POR DAN BILEFSKY
OUTUBRO 5, 2017
Quando alunos do ensino médio da Turquia chegaram para o início do novo semestre, Charles Darwin era notável por sua ausência nas aulas de biologia.
Nas aulas de religião do ensino infantil, os professores ensinam o significado não violento da palavra jihad (“lutar”) como “amor pela pátria”.
E, talvez mais significativo num país onde se vê por toda parte a imagem de Mustafa Kemal Ataturk, criador do estado turco moderno e secular em 1923, as referências ao “pai dos turcos” estão passando por uma relativização nas escolas.
Num país de maioria muçulmana que há muito vive uma polarização entre a massa religiosa e uma elite secular minoritária, os críticos dizem que a reforma de mais de 170 tópicos do currículo escolar promovida pelo governo do presidente Recep Tayyip Erdogan representou um ataque frontal à já frágil tradição de secularismo do país.
As mudanças ocorrem num momento tenso para as relações entre a Turquia e seus aliados do Ocidente após a repressão de Erdogan contra seus opositores na sequência da tentativa fracassada de golpe militar no ano passado, episódio que o novo currículo descreve como “lendário, histórico”.
“Não é nada menos que uma revolução para alterar o ensino público e garantir que uma visão de mundo conservadora e religiosa prevaleça”, disse Soner Cagaptay, diretor do Programa Turco de Pesquisa do Instituto Washington de Políticas para o Oriente Próximo.
Políticos de todos as matizes criticaram as mudanças. O sistema de ensino turco, que há muito oferece ensino secular, passou a ser alvo do escrutínio do governo após a tentativa de golpe de 15 de julho de 2016, culminando na demissão de mais de 33 mil professores e o fechamento de muitas escolas.

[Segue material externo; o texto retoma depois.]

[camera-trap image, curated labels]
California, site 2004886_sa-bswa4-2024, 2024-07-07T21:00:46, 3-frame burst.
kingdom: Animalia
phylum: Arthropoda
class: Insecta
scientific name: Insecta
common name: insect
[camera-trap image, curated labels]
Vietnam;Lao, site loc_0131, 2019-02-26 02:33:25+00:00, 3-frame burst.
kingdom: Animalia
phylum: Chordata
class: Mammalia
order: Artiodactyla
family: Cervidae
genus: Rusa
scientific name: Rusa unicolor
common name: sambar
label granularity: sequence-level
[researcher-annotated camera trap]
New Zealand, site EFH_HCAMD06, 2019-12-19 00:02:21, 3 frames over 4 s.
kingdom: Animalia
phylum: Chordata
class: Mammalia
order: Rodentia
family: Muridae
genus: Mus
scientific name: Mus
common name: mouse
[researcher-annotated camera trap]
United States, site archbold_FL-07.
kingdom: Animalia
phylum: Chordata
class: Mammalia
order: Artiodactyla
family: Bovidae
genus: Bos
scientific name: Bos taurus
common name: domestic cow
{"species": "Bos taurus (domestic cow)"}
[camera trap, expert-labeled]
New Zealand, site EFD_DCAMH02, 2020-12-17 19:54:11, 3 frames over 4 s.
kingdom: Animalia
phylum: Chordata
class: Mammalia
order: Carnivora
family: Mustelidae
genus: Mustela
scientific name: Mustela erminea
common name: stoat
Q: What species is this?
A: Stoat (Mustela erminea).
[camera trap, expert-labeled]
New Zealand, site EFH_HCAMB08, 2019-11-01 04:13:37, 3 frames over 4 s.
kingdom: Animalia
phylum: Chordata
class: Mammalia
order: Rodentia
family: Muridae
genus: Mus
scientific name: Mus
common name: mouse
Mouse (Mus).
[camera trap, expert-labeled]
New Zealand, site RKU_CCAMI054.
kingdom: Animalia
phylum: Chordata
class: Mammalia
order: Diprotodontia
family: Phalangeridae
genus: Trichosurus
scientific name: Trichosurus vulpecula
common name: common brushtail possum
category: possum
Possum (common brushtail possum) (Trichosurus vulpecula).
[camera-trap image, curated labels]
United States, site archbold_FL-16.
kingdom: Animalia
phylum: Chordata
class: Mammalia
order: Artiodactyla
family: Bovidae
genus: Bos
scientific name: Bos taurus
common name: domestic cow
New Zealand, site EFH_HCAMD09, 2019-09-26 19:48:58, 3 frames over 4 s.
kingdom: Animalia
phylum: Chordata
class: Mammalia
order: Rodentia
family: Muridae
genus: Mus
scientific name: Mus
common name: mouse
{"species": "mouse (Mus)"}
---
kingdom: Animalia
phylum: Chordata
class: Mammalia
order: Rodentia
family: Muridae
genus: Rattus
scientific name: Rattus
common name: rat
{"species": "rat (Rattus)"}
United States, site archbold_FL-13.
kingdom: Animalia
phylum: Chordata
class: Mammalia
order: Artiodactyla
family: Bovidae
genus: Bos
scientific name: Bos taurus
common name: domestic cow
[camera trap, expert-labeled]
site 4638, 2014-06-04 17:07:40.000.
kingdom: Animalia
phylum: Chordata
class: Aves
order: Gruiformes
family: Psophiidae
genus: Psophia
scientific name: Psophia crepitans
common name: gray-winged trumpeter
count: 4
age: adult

Ao mesmo tempo, o partido da situação, Partido da Justiça e do Desenvolvimento, de inspiração islâmica, ampliou significativamente o número de escolas religiosas, conhecidas como escolas imam hatip, e promoveu o objetivo de Erdogan de criar uma geração de turcos “fiéis”.
O ministro da educação, Ismet Yilmaz, elogiou a reforma do currículo nacional como correção nacional que enfatiza uma educação com base em valores. A biologia evolucionária, insistiu ele, é complexa demais para o entendimento no ensino médio, e será oferecida no nível universitário.
O instituto de pesquisa Impact-se, de Jerusalém, analisou 117 livros didáticos na Turquia e informou no ano passado que o currículo turco incluía temas como direitos humanos, e estava aberto à evolução, igualdade de gênero, proteção do meio ambiente e aceitação de diferentes estilos de vida. “Os alunos das escolas turcas são, atualmente, ensinados a valorizar a civilização ocidental”, dizia o relatório.
Mas Hay Eytan Cohen Yanarocak, autor do relatório, disse que as novas reformas mostram que a “Turquia mudou de direção e não é mais necessariamente um estado ocidental”.